Alas, on HP-UX, if the buffer cannot fit the result, the function returns -1. In this case it is not clear how to figure out the required length of the buffer. By the dichotomy method?
On Windows the situation is even worse. First, the function returns -1 similar
to HP-UX if the buffer is not big enough. Second, it does not count the trailing
zero in the length of its output, which means it does not append the trailing
zero at all in the situation of the small buffer.

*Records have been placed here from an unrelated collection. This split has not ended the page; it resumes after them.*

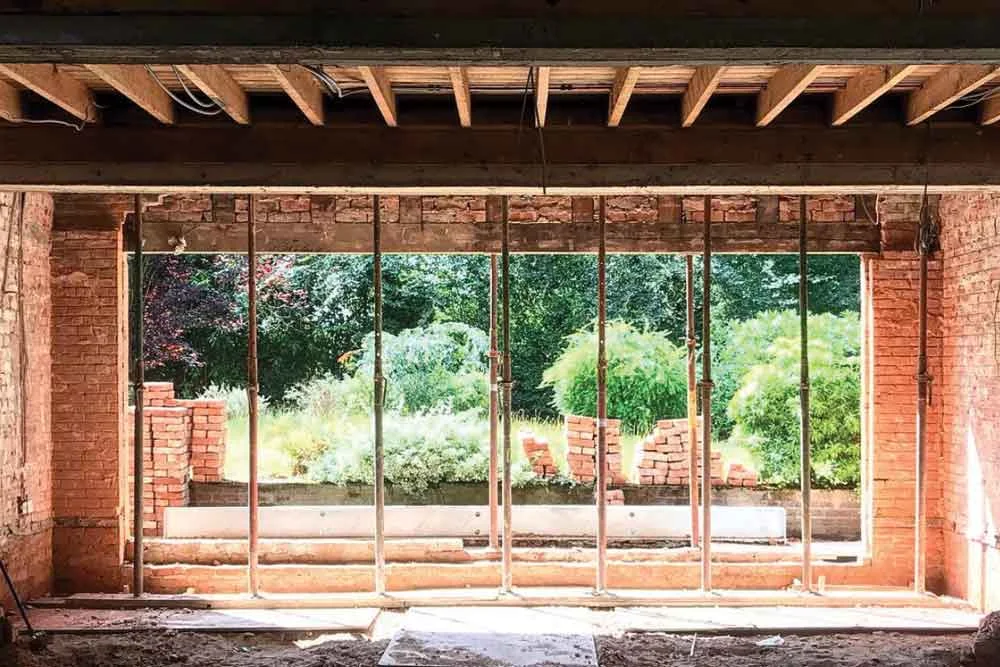 Looking beyond the bare brick to plan an entertaining space with outdoor kitchen and terrace at The Courthouse.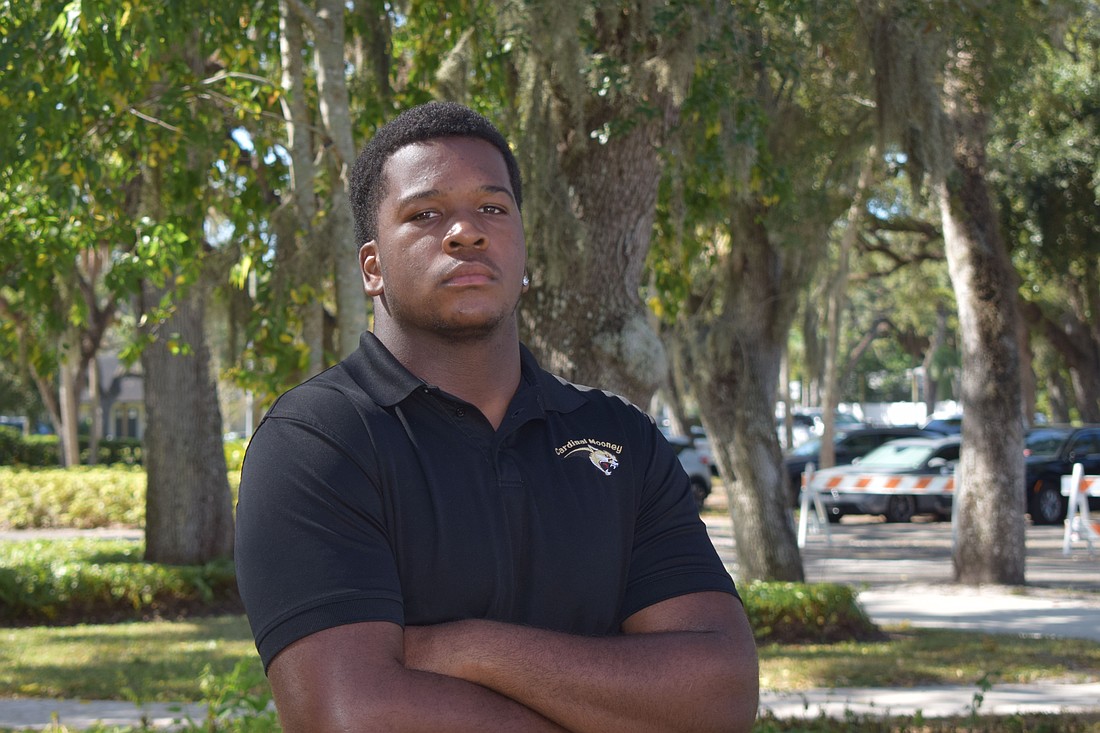 Elijah Golden poses for a photo on Oct. 17 at Cardinal Mooney Catholic High School. After seasons with King George (VA) and IMG Academy, he's found a home with Cardinal Mooney, and has helped the squad to the state's No. 1 overall ranking.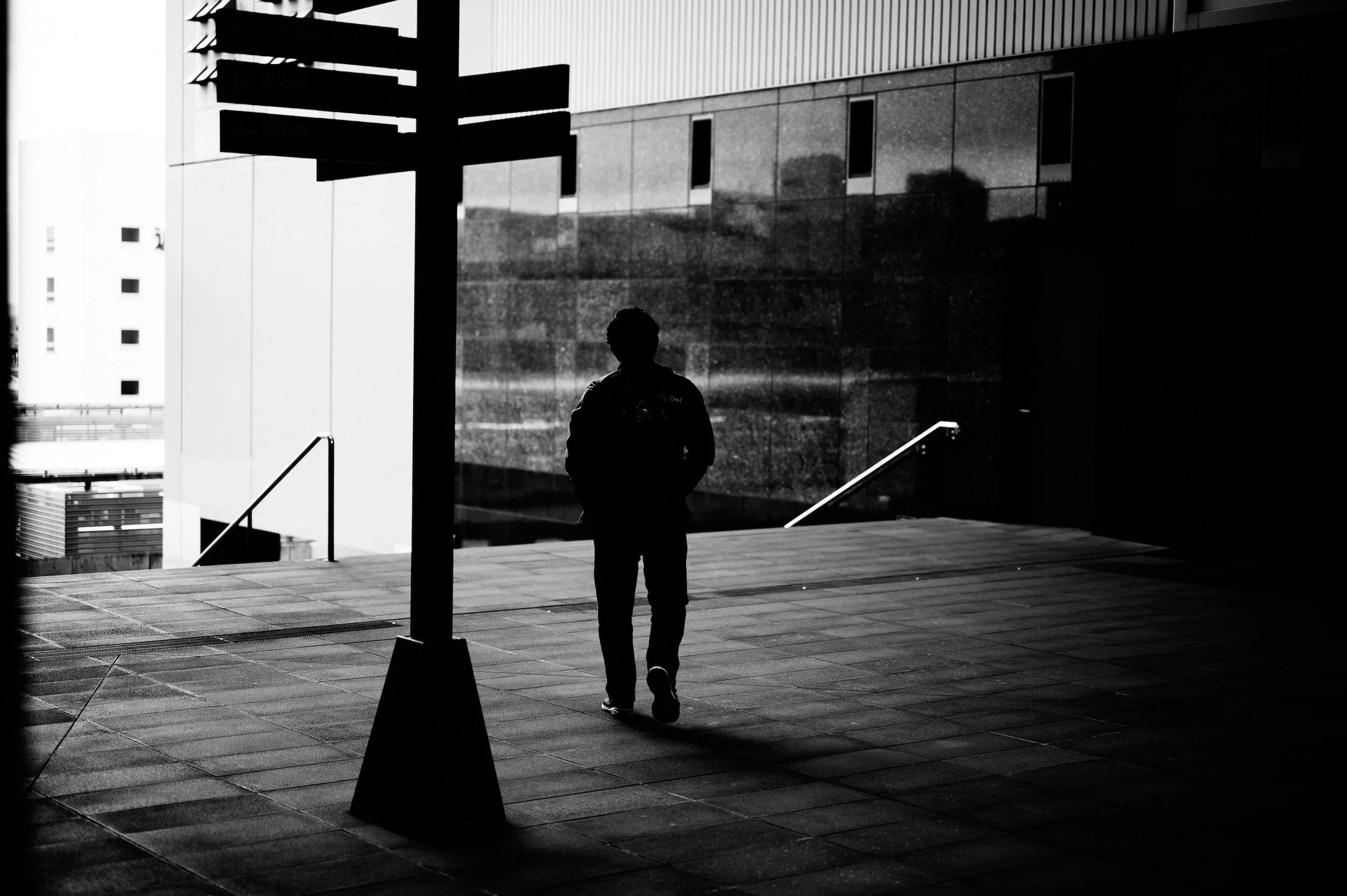Person walking alone while reflecting on recurring emotional patterns and the journey toward healing through therapy.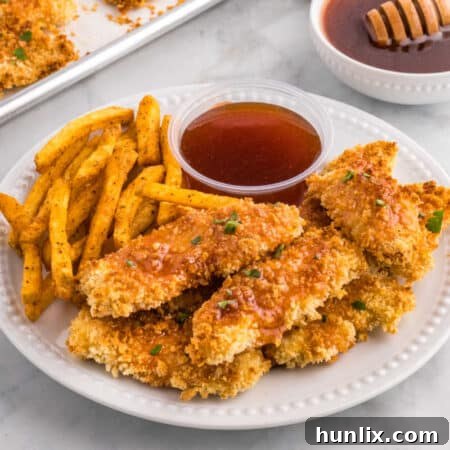 Hot honey chicken tenders on a plate with fries and hot honey sauce.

Though, Microsoft does not
recommend using snprintf() at all as a non-thread safe function, and
recommends _snprintf_s() instead.
It is obvious now why there are so many “a portable snprintf” implementations in the internet.
In my particular case I would be happy using asprintf as an easy to use alternative, but this function is not standard, and, for instance, HP-UX does not support it.